Velocity Reviews (http://www.velocityreviews.com/forums/index.php)
-   C Programming (http://www.velocityreviews.com/forums/f42-c-programming.html)
-   -   Good binary PRNG (http://www.velocityreviews.com/forums/t442765-good-binary-prng.html)

 pinkfloydhomer@gmail.com 05-15-2006 09:34 AM

Good binary PRNG

Using rand() in and old version og gcc, and using Tausworth's method, I
calculated the frequency of 0 or 1 in the first digit like this:

int hist[2] = {0,0};

for (i = 0; i < 100000; ++i)
{
++hist[prng() % 2];
}

For some reason, in both cases, 0 occurs more often than 1, no matter
what seed I use to initialize the prng with. Something like 50150 vs
49850 in the above code.

Does anybody know of a good "binary" PRNG, that is, one that in the
above case would make something closer to 50000 vs 50000?

/David

 Flash Gordon 05-15-2006 11:04 AM

Re: Good binary PRNG

pinkfloydhomer@gmail.com wrote:
> Using rand() in and old version og gcc, and using Tausworth's method, I
> calculated the frequency of 0 or 1 in the first digit like this:
>
> int hist[2] = {0,0};
>
> for (i = 0; i < 100000; ++i)
> {
> ++hist[prng() % 2];
> }
>
> For some reason, in both cases, 0 occurs more often than 1, no matter
> what seed I use to initialize the prng with.

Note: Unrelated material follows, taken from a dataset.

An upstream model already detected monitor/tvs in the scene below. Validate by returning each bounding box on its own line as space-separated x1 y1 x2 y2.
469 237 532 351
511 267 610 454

Something like 50150 vs
> 49850 in the above code.
>
> Does anybody know of a good "binary" PRNG, that is, one that in the
> above case would make something closer to 50000 vs 50000?

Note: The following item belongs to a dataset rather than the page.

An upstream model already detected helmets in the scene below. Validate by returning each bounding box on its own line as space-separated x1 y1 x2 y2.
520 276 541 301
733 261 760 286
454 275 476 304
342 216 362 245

I suggest you start with the comp.lang.c FAQ which as question 13.15 has
"I need a random number generator". You can find the FAQ at
http://c-faq.com/
--
Flash Gordon, living in interesting times.
Web site - http://home.flash-gordon.me.uk/
comp.lang.c posting guidelines and intro:
http://clc-wiki.net/wiki/Intro_to_clc

 Rod Pemberton 05-18-2006 12:07 AM

Re: Good binary PRNG

<pinkfloydhomer@gmail.com> wrote in message
> Using rand() in and old version og gcc, and using Tausworth's method, I
> calculated the frequency of 0 or 1 in the first digit like this:
>
> int hist[2] = {0,0};
>
> for (i = 0; i < 100000; ++i)
> {
> ++hist[prng() % 2];
> }
>
> For some reason, in both cases, 0 occurs more often than 1, no matter
> what seed I use to initialize the prng with. Something like 50150 vs
> 49850 in the above code.
>
> Does anybody know of a good "binary" PRNG, that is, one that in the
> above case would make something closer to 50000 vs 50000?
>

Many PRNG's (Mersienne Twister, ISO C, etc.) seem to hit a binary "sweet
spot" after calling rand() about 7 million times.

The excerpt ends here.